-------- Extrait du texte --------

L’automne à Pra Massin

On lui avait remis autrefois solennellement des interrogations, l’homme, la vie, le bonheur, l’amitié, elle n’en avait alors pas plus saisi le sens que plus tard la question de l’être, qu’elle avait tenues à bonne distance des années durant.
Elle en percevait l’écho aujourd’hui, lorsque fourbue, assez démunie pour tendre l’oreille au murmure de ce qui s’éloigne, elle croisait le cours tortueux d’une rivière au-dessous des brouillard de novembre, jaillissant hors des ronciers au détour d’un chemin, débordant sans ralentir, des perles plein les poches. On n’est jamais aussi près du plus lointain que lorsqu’il nous hèle dans le brouillard de novembre.

Jean Prod’hom

Dimanche 29 novembre 2009

Le bois mort rode sur l’aire de pique-nique et la fumée se mêle aux doigts calcinés des frênes, les taupes taupinent et les corneilles mastiquent les restes de la belle saison, entre les vieux tonneaux, quelques citernes rongées par la rouille et les pneus orphelins de la décharge de Montgesoye. Les cris des tronçonneuses trouent les collines dont on voit déjà les collets.

-------- Données fournies --------

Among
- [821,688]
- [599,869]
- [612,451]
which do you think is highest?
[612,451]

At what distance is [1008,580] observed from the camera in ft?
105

--------

▶ Consignes de l'exercice
1. Répondez à ces questions sur l'extrait :
(a) Quelle question, venue plus tard, a-t-elle tenue à bonne distance des années durant ?
(b) De quel mois est le brouillard évoqué ?
(c) De quelle décharge viennent les pneus orphelins ?
2. Réécrivez plus brièvement le paragraphe de l'extrait qui commence par « Le bois mort rode » en conservant ses faits principaux.
3. Réécrivez la partie de l'extrait qui s'ouvre sur les mots « Elle en percevait » et se termine par « brouillard de novembre. », en remplaçant « ronciers » par « buissons ».
Les enregistrements ne sont pas nécessaires pour cet exercice.

▶ Résultats par tâche
1.
(a) La question de l'être.
(b) Novembre.
(c) La décharge de Montgesoye.

2. Sur l'aire de pique-nique, la fumée du bois mort se mêle aux frênes calcinés. Les taupes et les corneilles s'activent parmi de vieux tonneaux, des citernes rouillées et les pneus de la décharge de Montgesoye, tandis que les tronçonneuses résonnent dans les collines.

3.
Elle en percevait l’écho aujourd’hui, lorsque fourbue, assez démunie pour tendre l’oreille au murmure de ce qui s’éloigne, elle croisait le cours tortueux d’une rivière au-dessous des brouillard de novembre, jaillissant hors des buissons au détour d’un chemin, débordant sans ralentir, des perles plein les poches. On n’est jamais aussi près du plus lointain que lorsqu’il nous hèle dans le brouillard de novembre.